* _Exercise aim_
Pick out each line in the records below that contains the word "Looking", and copy those lines.

* _Listing_
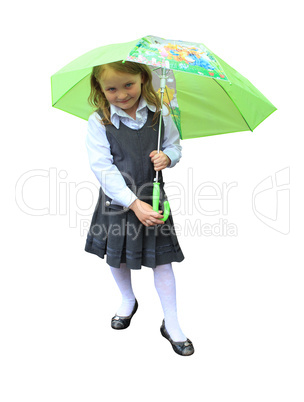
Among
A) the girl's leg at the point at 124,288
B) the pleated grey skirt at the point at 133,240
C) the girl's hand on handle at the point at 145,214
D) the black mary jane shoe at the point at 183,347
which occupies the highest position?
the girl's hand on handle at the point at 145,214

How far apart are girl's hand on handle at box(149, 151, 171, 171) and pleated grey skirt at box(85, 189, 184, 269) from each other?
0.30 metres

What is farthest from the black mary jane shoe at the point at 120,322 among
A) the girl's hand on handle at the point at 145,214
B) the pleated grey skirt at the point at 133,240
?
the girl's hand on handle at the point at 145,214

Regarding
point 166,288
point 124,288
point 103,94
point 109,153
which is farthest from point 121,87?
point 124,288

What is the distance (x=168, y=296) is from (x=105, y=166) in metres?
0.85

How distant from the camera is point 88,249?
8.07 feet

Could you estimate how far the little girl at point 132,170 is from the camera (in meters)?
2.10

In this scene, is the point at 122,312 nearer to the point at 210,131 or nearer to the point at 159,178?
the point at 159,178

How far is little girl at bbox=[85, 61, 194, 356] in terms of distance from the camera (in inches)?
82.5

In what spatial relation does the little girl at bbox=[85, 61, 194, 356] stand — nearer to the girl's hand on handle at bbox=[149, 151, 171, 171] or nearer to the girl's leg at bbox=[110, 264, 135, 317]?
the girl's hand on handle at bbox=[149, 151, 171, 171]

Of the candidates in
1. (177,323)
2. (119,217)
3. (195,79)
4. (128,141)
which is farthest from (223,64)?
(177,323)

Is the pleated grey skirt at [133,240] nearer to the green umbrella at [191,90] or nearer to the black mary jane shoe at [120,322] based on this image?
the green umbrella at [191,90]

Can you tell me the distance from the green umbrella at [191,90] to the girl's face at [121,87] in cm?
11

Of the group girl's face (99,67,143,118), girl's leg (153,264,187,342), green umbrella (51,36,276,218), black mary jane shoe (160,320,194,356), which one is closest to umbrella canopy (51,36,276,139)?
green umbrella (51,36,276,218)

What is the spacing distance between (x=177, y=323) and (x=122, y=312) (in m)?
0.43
---
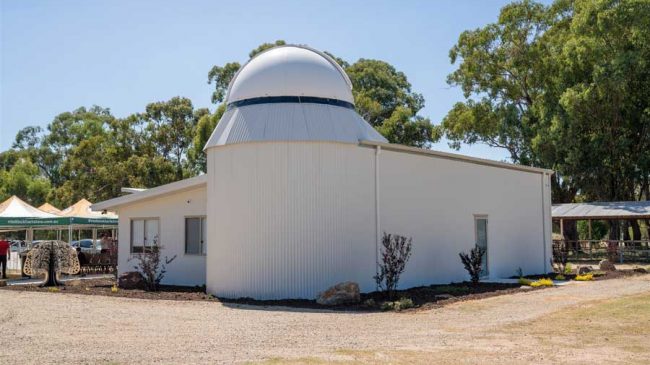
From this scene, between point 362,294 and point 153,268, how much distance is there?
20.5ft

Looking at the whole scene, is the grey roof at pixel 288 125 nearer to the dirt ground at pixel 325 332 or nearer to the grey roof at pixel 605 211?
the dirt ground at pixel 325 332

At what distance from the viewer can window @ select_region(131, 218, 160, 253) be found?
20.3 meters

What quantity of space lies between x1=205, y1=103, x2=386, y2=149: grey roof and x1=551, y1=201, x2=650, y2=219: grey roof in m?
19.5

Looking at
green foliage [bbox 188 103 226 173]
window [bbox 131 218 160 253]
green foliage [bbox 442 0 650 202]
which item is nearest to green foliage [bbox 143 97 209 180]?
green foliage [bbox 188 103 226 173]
==
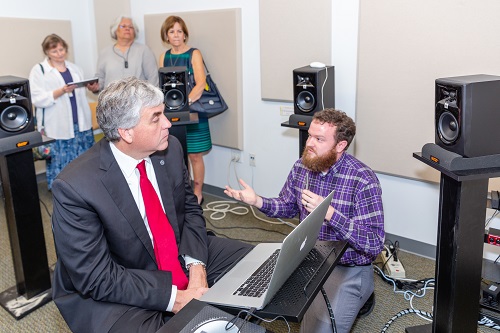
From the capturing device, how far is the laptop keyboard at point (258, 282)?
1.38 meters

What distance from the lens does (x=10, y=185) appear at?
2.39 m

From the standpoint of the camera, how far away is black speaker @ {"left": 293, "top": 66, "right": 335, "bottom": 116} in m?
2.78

* _Response to this task_
Looking at the whole scene, is the grey roof at pixel 288 125 nearer to the dirt ground at pixel 325 332 or nearer to the grey roof at pixel 605 211?
Looking at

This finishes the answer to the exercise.